Friday, May 30, 2008

Celebration of a Life

We said goodbye to Cliff yesterday in a service that packed the sanctuary and balcony of the First Presbyterian Church of New Orleans...restored after Katrina in no small part thanks to Cliff's tireless efforts. Many tributes were made, many words were said. But the most eloquent tribute to Cliff was not in words. It was in music.

There is an elder in the church named Peter Cho who is a jazz musician. He's seldom in church on Sundays because he plays with a group called James Rivers at the jazz brunch at the Hilton downtown. After Katrina, of course, there was no jazz brunch for quite awhile, and we had the joy of hearing Peter sit down at the piano in the upstairs fellowship hall (because the church had been flooded with almost three feet of water) and play to the glory of God. People are still talking about the morning he did a jazz rendition of "Do You Know What It Means to Miss New Orleans," which at that point in our lives, as we were all returning from exile, was about as sacred a piece of music as you can imagine. Grown men wept.

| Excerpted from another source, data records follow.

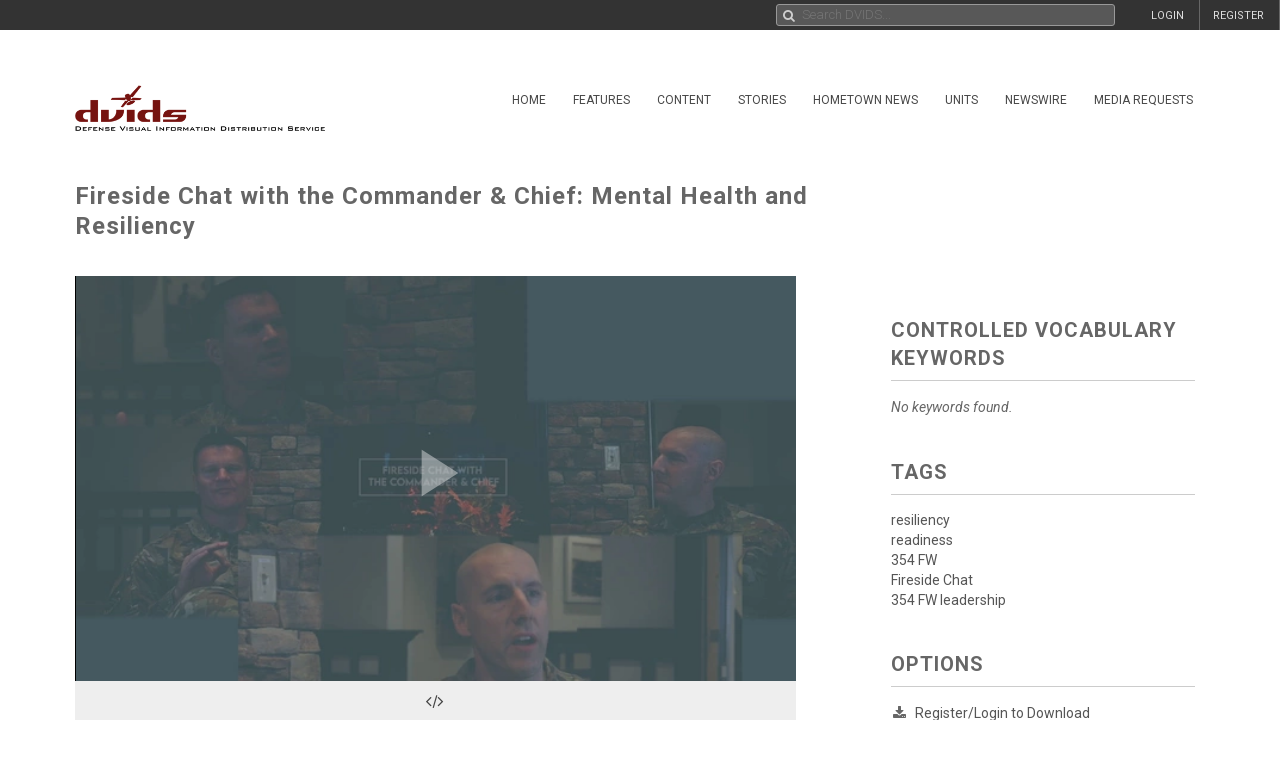

--- FILE ---
content_type: text/vtt;charset=UTF-8
request_url: https://www.dvidshub.net/video/closedcaption/id/907606
body_size: 3792
content:
WEBVTT

00:06.179 --> 00:08.068
You know , when I think of mental

00:08.068 --> 00:10.123
resiliency , I remember when I was a

00:10.123 --> 00:12.520
kid , the best compliment my dad could

00:12.529 --> 00:15.520
give me was that I was tough . And what

00:15.529 --> 00:17.751
he was always striving to kind of teach

00:17.751 --> 00:19.807
me was mental toughness . You know ,

00:19.807 --> 00:21.918
when I think of mental toughness is ,

00:21.918 --> 00:24.196
you know , bad things are gonna happen .

00:24.196 --> 00:23.520
There's nothing that you can do

00:23.760 --> 00:25.927
necessarily to prevent those and those

00:25.927 --> 00:27.927
are out of your control . But , you

00:27.927 --> 00:30.093
know , how do you bounce back ? How do

00:30.093 --> 00:32.149
you , uh , take those challenges and

00:32.149 --> 00:34.316
then turn it into a learning moment or

00:34.316 --> 00:34.290
turn it into a positive ? And I think a

00:34.299 --> 00:36.299
lot of that it's just based on your

00:36.299 --> 00:38.355
mentality . Yeah , it's , it's about

00:38.355 --> 00:40.577
keeping things in perspective , right ?

00:40.577 --> 00:40.330
And it's about making time to put the

00:40.340 --> 00:42.673
right things in priority for both of us ,

00:42.673 --> 00:44.673
right ? It's , it's , uh , physical

00:44.673 --> 00:46.562
fitness is a big compon that also

00:46.562 --> 00:46.365
making sure that the time that I get

00:46.375 --> 00:48.597
with my family , you know , we're gonna

00:48.597 --> 00:50.819
work really hard over every part of the

00:50.819 --> 00:52.986
year and the interior of Alaska can be

00:52.986 --> 00:52.645
a very unique and beautiful place to

00:52.654 --> 00:54.876
work . Um , but , uh , it's making that

00:54.876 --> 00:56.710
time specifically to do that and

00:56.710 --> 00:58.710
keeping , keeping focus on that and

00:58.710 --> 01:00.876
keep it a priority in your life . We ,

01:01.860 --> 01:04.138
we don't go it alone . Right . So , we ,

01:04.138 --> 01:06.304
we do everything in our air force by a

01:06.304 --> 01:08.360
team . Right . And so when we do hit

01:08.360 --> 01:10.249
those spots where we maybe need a

01:10.249 --> 01:12.416
little bit of more help to do it , you

01:12.416 --> 01:11.970
know , it's , it's , uh , we come

01:11.980 --> 01:13.924
together as a team and we let each

01:13.924 --> 01:15.813
other know what's going on . So I

01:15.813 --> 01:17.980
personally , you know , you and I talk

01:17.980 --> 01:19.980
and uh I , I make sure to reach out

What Peter did yesterday morning -- wittingly or unwittingly -- was set Cliff's life to music. He started out slowly, doodling a little bit here and a little bit there, until I wondered if he was playing his own original composition. And then a recognizable melody began to emergy. It was the old gospel song "Amen, Amen." But he wasn't playing it as gospel. He was playing it as jazz. It was energized. It was like fireworks. It was joyous. It was an "Amen!" of thanks to God for Cliff's life. For his energy and his passion and his joy in living, his curiosity and his willingness to explore new ideas...and his complete lack of any need to control situations (that's a big part of jazz -- it goes all over the place!). It was all there, in that piece of music.

Cliff's life started out with a little bit of this, a little bit of that, a degree in this area, a degree in that area, and then he focused in on ministry. And it was in the days, months, and years after Katrina that Cliff's ministry came into its own, as he tirelessly worked for the rebuilding of the church, the neighborhood, and the city.

And then slowly Peter wound it down, ending with a few notes that might have been a little sad, and then it was quiet. Like Cliff's end. Not a lot of fuss, just a slowing and a stop.

For someone who has always lived by the power of words, this summation of a life in a piece of music took my breath away. Thank you, Peter! Thank you, God, for Cliff's life and for Peter's great gift of music!

The church lost its 1909 Steinway grand piano in the flood. Peter did this awesome piece of music on a secondhand upright the church got for the sanctuary after the storm. (I had no idea that old piano had that kind of music in it!) Before Cliff died, the church had established a fund to purchase a new grand piano. It is now Cliff's memorial fund. If you love music and would like to contribute, you can send a check to First Presbyterian Church, 5401 S. Claiborne Ave., New Orleans, LA 70125 and mark it "piano fund."

And if you're ever visiting New Orleans on a Sunday, you can go (after church!) to the jazz brunch at the Hilton and hear Peter play.


Tuesday, May 27, 2008

Aslan's Country

"And what happened then?" said Jill.

"Well, it's not very easy to describe, is it, Edmund?" said the High King.

"Not very," said Edmund. "It wasn't at all like that other time when we were pulled out of our own world by Magic. There was a frightful roar and something hit me with a bang, but it didn't hurt. And I felt not so much scared as -- well, excited. Oh -- and this is one queer thing. I'd had a rather sore knee, from a hack at rugger. I noticed it had suddenly gone. And I felt very light. And then -- here we were."

(From The Last Battle by C. S. Lewis, Book Seven in the Chronicles of Narnia.)

And a few pages later, a Talking Mouse says:
"Welcome, in the Lion's name. Come further up and further in."

And finally, the great Lion Aslan, the son of the Emperor-over-Sea, says:
"The term is over; the holidays have begun. The dream is ended; this is the morning."

Early Sunday morning, my friend, colleague and mentor, Cliff Nunn, was taken to Aslan's country, quite unexpectedly. I'd like to think it was a little bit like C.S. Lewis' description of the railway accident that took the human characters from the series into the new Narnia: something hit him, but it didn't hurt. And he has been welcomed in the Lion's name to this wonderful place where mourning and crying and pain will be no more, for the first things have passed away. (Okay, I just shifted to another book. Revelation 21:4b, if you'd like to look it up.)

We who are still on this side of the door are filled with grief at losing him so suddenly. There were so many things we still wanted to say to him, so many things we wanted to share with him. But we trust that he is safe, and one day we will be with Aslan's country.